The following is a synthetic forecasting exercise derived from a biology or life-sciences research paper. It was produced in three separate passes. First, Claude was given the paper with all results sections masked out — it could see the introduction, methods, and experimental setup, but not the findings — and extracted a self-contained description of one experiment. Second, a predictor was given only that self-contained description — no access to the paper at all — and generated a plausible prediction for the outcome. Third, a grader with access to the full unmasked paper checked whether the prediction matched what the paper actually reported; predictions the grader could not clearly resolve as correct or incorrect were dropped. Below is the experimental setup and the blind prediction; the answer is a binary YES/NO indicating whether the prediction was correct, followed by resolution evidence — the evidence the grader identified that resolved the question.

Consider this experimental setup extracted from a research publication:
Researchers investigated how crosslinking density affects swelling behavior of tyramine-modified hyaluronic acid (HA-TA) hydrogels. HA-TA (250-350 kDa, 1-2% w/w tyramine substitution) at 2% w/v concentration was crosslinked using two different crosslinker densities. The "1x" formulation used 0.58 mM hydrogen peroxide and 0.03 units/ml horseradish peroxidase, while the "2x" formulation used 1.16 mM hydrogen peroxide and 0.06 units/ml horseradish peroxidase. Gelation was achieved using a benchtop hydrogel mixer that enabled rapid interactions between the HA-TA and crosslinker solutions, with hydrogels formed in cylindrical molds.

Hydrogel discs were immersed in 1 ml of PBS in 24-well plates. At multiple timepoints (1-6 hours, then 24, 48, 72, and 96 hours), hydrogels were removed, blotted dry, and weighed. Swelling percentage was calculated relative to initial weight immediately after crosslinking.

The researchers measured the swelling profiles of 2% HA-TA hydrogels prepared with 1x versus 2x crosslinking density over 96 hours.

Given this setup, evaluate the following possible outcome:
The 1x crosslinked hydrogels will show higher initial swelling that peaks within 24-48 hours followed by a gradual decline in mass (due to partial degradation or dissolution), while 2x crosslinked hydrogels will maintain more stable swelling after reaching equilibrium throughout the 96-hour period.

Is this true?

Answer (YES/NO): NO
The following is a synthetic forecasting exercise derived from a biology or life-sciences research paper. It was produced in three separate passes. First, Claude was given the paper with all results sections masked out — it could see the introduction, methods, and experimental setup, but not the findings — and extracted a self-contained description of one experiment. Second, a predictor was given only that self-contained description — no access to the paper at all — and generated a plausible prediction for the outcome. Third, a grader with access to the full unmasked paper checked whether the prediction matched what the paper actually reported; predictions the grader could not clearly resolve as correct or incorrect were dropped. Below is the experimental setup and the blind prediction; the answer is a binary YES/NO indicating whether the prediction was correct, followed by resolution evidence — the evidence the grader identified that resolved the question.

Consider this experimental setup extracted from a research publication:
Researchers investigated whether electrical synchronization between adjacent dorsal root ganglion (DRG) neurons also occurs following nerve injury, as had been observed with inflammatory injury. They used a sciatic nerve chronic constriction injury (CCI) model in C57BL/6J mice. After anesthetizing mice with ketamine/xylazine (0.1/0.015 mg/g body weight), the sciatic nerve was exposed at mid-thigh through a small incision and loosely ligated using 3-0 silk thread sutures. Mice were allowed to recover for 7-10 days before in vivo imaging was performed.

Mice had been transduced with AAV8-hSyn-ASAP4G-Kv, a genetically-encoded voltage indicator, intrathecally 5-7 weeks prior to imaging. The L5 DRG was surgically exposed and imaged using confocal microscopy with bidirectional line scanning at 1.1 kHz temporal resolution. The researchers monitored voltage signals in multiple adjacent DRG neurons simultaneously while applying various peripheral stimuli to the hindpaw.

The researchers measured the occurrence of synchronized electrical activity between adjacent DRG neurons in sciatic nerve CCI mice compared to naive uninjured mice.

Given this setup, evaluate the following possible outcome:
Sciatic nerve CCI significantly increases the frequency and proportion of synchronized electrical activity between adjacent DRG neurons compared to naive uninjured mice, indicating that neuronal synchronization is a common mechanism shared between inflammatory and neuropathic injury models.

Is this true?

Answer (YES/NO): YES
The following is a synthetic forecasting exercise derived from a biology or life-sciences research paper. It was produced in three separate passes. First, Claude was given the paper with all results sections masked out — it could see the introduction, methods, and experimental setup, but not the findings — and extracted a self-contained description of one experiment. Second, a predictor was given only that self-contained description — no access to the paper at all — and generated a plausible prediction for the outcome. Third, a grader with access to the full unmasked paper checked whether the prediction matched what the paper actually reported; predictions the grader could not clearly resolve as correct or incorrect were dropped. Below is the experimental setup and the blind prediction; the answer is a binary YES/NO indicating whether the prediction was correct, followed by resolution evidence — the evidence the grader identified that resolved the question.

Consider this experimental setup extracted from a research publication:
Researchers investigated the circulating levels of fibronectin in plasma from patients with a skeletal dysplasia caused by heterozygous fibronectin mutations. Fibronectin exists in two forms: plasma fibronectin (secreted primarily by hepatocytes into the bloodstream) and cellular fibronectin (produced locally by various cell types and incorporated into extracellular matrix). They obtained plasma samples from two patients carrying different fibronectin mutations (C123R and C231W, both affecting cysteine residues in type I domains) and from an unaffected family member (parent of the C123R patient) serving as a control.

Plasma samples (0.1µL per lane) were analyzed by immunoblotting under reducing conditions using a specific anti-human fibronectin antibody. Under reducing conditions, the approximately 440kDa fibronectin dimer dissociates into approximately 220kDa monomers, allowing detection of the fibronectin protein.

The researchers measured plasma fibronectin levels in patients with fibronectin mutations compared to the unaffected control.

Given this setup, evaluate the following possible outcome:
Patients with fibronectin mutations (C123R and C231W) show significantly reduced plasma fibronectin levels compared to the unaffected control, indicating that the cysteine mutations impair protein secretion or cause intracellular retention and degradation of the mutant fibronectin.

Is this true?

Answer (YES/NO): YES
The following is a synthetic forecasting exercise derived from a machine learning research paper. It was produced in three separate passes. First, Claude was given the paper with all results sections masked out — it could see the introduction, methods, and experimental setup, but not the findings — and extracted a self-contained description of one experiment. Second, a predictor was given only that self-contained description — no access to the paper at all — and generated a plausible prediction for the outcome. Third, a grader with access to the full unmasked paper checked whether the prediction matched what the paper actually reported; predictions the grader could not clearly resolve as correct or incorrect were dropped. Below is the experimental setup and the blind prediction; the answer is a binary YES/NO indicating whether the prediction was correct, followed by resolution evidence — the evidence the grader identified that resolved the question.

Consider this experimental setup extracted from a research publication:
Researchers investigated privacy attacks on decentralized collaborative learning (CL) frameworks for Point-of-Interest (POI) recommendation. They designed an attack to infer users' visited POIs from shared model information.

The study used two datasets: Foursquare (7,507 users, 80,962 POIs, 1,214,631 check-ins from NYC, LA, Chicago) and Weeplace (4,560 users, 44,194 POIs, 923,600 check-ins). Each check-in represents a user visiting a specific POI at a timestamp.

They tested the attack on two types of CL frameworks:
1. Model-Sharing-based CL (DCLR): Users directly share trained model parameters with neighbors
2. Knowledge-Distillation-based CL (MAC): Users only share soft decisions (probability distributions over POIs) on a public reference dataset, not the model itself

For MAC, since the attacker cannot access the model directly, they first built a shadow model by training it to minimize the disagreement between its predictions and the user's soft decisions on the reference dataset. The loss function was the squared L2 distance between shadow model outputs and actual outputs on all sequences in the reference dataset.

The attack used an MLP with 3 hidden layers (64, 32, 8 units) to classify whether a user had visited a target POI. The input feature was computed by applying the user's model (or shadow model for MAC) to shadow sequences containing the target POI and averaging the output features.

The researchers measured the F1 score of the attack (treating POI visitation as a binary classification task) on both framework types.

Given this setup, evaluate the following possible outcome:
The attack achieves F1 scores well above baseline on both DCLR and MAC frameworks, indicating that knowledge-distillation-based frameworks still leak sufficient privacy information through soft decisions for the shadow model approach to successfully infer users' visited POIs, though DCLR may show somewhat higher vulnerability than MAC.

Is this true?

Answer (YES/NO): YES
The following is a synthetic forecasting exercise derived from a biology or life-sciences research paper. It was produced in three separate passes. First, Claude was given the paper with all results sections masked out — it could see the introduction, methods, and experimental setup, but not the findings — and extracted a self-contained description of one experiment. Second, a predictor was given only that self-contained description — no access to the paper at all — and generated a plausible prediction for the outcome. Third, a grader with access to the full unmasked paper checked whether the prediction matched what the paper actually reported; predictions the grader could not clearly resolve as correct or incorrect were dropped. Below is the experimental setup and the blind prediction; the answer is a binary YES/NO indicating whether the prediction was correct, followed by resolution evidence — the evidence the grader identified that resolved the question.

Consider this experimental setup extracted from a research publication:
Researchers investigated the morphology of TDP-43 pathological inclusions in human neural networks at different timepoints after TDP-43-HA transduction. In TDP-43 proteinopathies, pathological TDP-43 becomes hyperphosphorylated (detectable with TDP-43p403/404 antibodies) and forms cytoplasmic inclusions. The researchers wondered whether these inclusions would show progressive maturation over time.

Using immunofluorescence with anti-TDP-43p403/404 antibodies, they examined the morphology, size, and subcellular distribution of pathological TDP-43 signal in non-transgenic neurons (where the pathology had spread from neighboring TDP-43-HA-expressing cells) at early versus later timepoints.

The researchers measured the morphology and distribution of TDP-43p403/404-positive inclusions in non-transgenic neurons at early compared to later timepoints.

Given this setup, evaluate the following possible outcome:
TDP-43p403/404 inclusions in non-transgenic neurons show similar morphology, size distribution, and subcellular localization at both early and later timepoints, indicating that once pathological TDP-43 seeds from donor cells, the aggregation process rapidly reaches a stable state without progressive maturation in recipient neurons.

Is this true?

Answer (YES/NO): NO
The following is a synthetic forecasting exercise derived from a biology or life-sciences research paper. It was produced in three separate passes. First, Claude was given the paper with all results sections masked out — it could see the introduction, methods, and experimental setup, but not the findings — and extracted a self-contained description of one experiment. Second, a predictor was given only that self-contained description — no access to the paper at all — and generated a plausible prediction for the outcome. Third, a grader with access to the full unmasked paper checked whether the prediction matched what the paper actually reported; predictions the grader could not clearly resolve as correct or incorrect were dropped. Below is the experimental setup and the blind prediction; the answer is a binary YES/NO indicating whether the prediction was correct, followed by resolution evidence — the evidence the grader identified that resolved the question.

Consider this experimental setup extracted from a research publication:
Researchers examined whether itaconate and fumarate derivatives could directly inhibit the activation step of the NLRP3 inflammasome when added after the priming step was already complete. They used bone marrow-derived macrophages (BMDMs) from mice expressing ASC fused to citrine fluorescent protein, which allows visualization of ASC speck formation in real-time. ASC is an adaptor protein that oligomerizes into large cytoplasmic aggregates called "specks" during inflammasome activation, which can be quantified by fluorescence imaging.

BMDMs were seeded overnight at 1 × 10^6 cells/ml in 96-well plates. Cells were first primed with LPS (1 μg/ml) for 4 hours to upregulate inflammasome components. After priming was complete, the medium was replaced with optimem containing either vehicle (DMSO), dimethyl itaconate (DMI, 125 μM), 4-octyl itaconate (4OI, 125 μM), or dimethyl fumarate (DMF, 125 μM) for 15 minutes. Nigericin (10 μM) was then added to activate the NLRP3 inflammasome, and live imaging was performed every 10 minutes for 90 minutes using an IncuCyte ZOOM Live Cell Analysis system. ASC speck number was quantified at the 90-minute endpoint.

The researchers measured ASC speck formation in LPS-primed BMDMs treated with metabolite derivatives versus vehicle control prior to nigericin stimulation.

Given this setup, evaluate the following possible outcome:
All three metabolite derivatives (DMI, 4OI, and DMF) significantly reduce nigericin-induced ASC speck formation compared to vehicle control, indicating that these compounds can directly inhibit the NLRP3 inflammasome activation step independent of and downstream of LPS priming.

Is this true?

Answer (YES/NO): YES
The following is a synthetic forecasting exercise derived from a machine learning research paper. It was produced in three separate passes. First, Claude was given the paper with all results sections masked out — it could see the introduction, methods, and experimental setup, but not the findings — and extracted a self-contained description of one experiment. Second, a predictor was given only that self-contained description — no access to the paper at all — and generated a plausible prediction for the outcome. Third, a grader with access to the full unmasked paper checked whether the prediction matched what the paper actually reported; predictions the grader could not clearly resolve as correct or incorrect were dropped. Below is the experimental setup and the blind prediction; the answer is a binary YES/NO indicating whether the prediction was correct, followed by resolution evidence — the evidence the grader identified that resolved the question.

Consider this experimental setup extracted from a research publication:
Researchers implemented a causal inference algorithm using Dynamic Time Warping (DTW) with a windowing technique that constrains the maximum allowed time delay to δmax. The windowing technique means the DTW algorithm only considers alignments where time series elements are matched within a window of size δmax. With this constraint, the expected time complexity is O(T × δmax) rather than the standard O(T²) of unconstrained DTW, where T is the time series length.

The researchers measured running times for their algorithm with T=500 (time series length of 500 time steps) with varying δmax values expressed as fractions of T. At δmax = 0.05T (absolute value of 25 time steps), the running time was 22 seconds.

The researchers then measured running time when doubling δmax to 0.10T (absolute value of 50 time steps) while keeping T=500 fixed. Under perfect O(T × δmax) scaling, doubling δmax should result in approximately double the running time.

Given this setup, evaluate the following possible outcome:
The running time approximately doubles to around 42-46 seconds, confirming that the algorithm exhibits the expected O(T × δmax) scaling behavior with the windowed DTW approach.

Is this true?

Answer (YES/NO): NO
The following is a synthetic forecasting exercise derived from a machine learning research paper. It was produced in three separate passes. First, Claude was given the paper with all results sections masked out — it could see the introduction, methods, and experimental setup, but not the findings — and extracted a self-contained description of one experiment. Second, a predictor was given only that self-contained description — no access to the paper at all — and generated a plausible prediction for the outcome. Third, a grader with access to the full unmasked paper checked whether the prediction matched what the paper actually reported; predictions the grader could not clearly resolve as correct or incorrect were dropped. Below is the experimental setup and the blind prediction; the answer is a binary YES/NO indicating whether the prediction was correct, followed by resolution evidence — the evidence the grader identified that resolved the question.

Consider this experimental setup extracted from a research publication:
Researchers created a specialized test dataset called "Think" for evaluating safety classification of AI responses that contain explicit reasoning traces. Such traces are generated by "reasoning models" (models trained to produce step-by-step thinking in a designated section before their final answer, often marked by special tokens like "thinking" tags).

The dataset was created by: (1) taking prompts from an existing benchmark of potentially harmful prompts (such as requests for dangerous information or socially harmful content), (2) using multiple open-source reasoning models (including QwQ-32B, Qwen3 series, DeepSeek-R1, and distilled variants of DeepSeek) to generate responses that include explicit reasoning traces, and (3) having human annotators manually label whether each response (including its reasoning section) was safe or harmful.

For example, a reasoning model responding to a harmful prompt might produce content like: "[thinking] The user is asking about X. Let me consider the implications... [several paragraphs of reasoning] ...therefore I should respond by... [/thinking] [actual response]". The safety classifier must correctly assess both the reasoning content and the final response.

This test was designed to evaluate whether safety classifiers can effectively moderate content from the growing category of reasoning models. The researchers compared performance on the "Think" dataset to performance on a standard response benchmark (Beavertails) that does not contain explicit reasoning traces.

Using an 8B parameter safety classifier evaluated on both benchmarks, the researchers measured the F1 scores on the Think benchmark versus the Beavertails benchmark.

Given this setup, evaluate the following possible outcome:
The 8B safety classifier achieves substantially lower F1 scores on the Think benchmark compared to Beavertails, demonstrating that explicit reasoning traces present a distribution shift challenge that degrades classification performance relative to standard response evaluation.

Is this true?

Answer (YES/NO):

_ _ _ _

Within the entries, find all lines that contain "based" and copy each one.

1. Model-Sharing-based CL (DCLR): Users directly share trained model parameters with neighbors
2. Knowledge-Distillation-based CL (MAC): Users only share soft decisions (probability distributions over POIs) on a public reference dataset, not the model itself
The attack achieves F1 scores well above baseline on both DCLR and MAC frameworks, indicating that knowledge-distillation-based frameworks still leak sufficient privacy information through soft decisions for the shadow model approach to successfully infer users' visited POIs, though DCLR may show somewhat higher vulnerability than MAC.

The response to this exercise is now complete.